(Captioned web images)

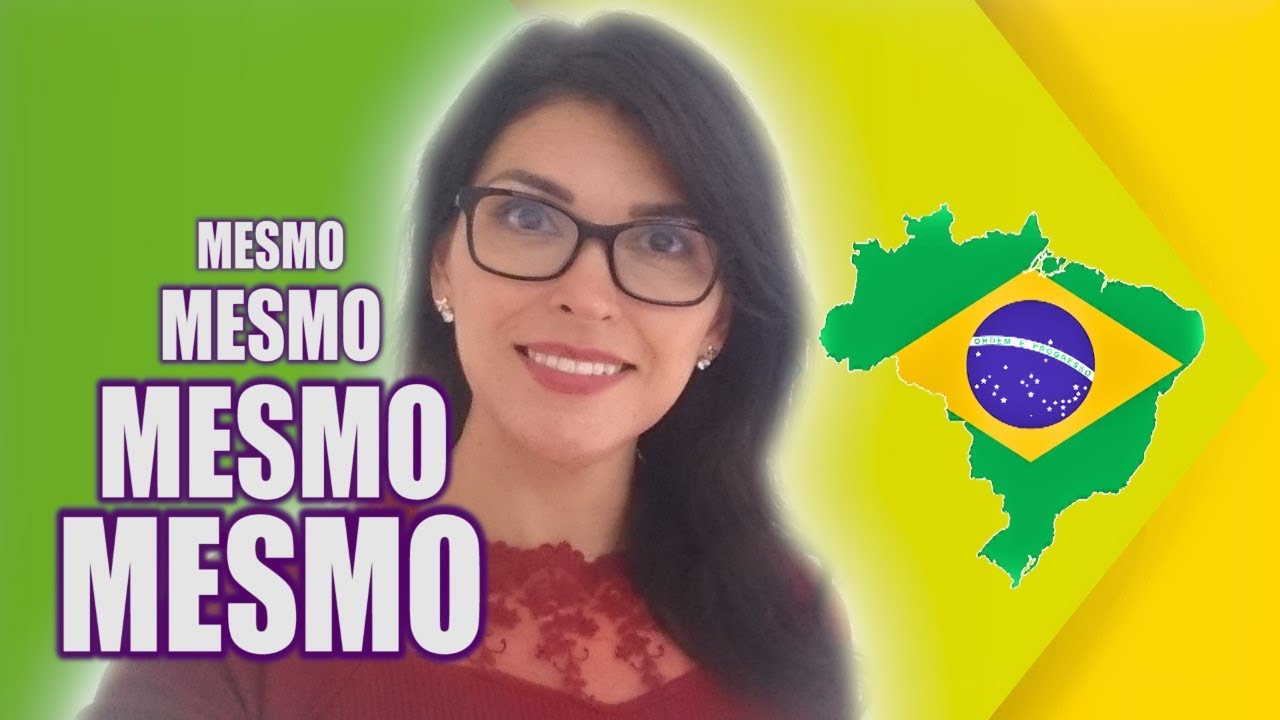 Como usar MESMO em Português?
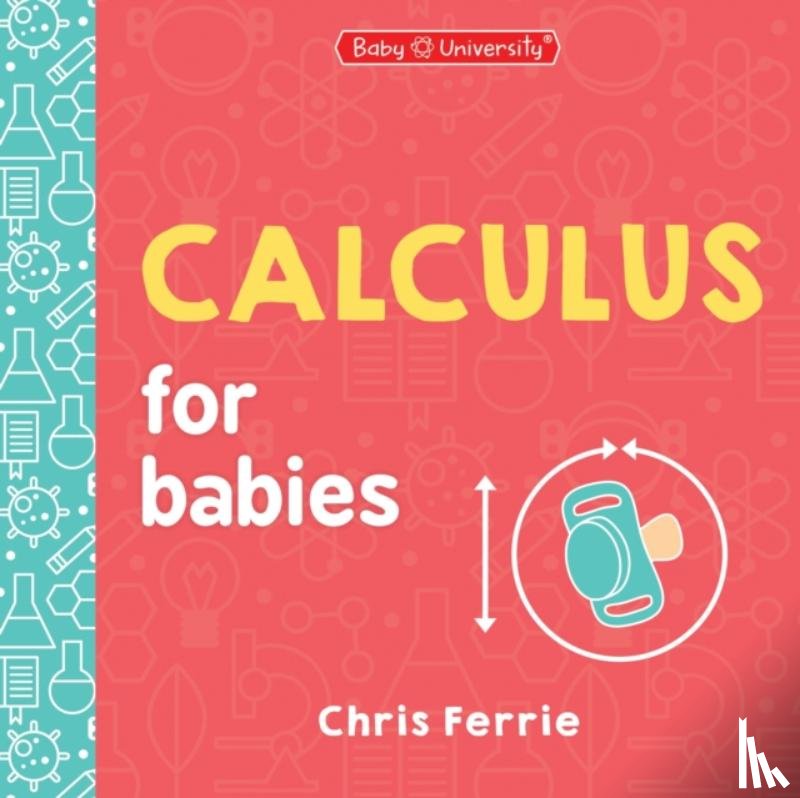 Ferrie, Chris - Calculus for Babies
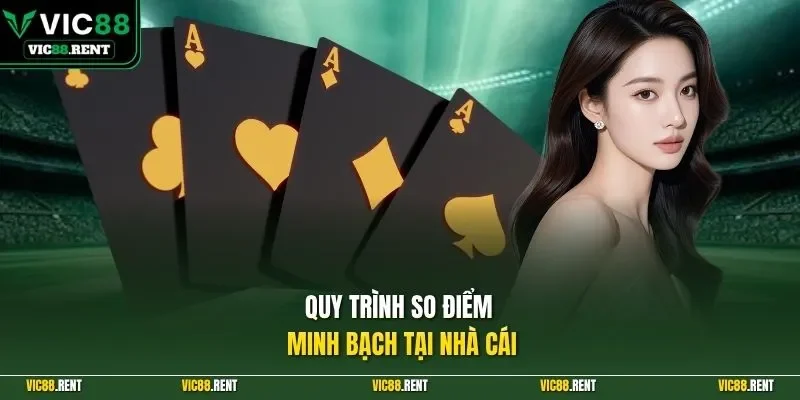 Quy trình so điểm minh bạch tại nhà cái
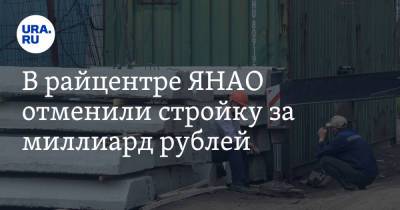 В райцентре ЯНАО отменили стройку за миллиард рублей - ura.news - Москва - окр. Янао - Тарко-Сале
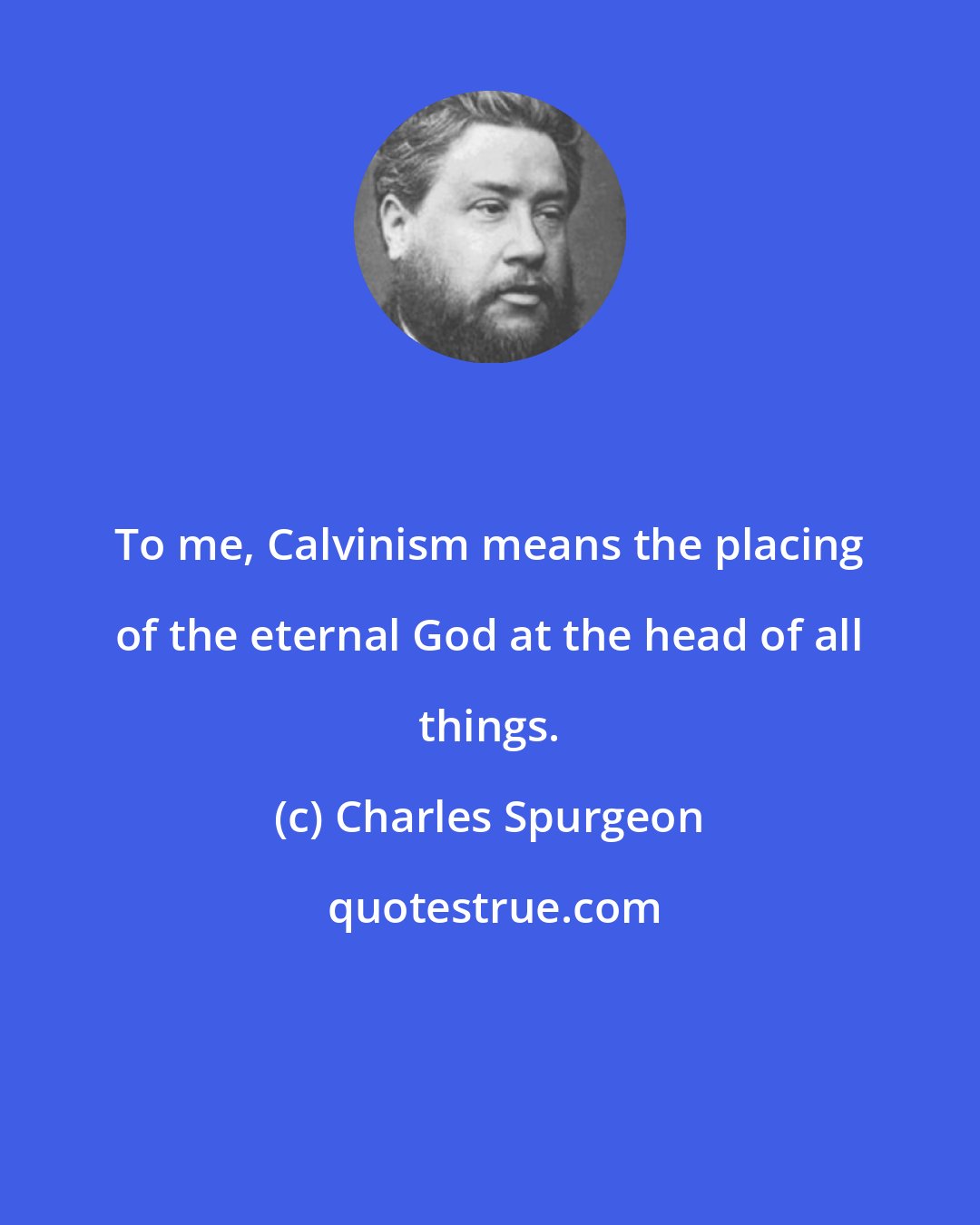 Charles Spurgeon: To me, Calvinism means the placing of the eternal God at the head of all things.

> [WHAT NEEDS TO BE DONE] Each entry should be output word for word, with no pictures carried over.

> [RESULT OF THE EXERCISE]
 Como usar MESMO em Português?
 Ferrie, Chris - Calculus for Babies
 Quy trình so điểm minh bạch tại nhà cái
 В райцентре ЯНАО отменили стройку за миллиард рублей - ura.news - Москва - окр. Янао - Тарко-Сале
 Charles Spurgeon: To me, Calvinism means the placing of the eternal God at the head of all things.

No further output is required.